(Dataset items)
◆ ◆ ◆ ◆ ◆
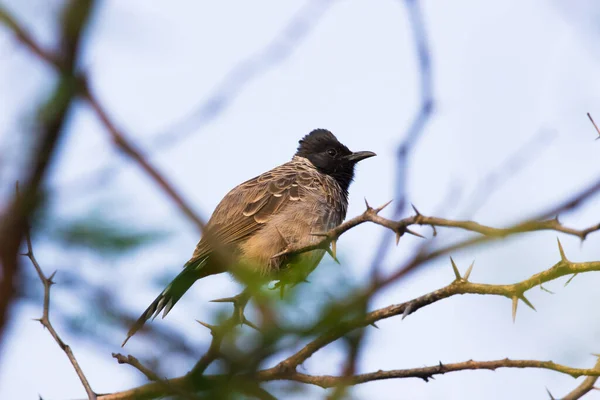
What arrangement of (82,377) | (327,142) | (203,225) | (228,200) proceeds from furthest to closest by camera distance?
(327,142) → (228,200) → (82,377) → (203,225)

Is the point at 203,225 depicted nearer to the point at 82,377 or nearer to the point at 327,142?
the point at 82,377

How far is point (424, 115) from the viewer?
2.69 metres

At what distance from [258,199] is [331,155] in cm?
181

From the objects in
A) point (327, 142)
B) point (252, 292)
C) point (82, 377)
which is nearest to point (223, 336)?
point (252, 292)

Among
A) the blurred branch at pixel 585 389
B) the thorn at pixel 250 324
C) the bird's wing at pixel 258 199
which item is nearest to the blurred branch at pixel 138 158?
the thorn at pixel 250 324

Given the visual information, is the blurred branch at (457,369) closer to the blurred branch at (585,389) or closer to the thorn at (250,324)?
the blurred branch at (585,389)

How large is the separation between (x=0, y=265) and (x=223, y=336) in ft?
2.85

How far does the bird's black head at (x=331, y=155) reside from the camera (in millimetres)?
9367

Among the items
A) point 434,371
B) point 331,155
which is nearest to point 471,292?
point 434,371

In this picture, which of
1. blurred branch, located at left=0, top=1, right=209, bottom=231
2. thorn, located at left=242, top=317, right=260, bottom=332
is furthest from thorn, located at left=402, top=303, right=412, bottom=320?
blurred branch, located at left=0, top=1, right=209, bottom=231

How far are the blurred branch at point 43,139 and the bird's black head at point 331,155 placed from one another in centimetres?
770

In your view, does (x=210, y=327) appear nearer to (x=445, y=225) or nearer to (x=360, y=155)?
(x=445, y=225)

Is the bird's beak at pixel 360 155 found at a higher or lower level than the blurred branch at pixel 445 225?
higher

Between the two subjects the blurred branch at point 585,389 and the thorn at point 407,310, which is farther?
the blurred branch at point 585,389
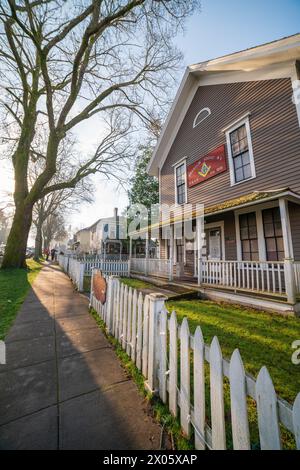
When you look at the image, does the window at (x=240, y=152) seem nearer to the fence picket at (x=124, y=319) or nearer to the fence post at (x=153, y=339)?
the fence picket at (x=124, y=319)

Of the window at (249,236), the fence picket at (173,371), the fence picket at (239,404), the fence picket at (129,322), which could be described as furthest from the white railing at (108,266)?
the fence picket at (239,404)

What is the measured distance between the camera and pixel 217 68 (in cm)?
911

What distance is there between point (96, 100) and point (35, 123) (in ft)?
16.4

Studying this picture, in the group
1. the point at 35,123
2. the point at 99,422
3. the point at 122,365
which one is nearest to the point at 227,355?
the point at 122,365

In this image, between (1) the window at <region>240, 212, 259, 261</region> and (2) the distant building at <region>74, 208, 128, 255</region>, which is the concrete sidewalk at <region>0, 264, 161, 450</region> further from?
(2) the distant building at <region>74, 208, 128, 255</region>

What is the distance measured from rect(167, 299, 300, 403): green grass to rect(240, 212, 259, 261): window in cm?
265

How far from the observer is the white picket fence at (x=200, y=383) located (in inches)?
45.8

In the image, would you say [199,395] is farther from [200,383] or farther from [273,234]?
[273,234]

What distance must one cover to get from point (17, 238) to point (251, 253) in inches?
569

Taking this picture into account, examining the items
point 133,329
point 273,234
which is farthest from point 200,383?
point 273,234

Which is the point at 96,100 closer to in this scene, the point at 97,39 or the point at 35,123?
the point at 97,39

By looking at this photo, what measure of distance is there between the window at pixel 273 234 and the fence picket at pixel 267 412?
6865 mm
◆ ◆ ◆ ◆ ◆
> **STATED TASK**: Reproduce the lines of the listing verbatim, starting with the line containing "By looking at" and going on through the end of the listing.

> **WRITTEN REPLY**:
By looking at this photo, what measure of distance is there between the window at pixel 273 234 and the fence picket at pixel 267 412?
6865 mm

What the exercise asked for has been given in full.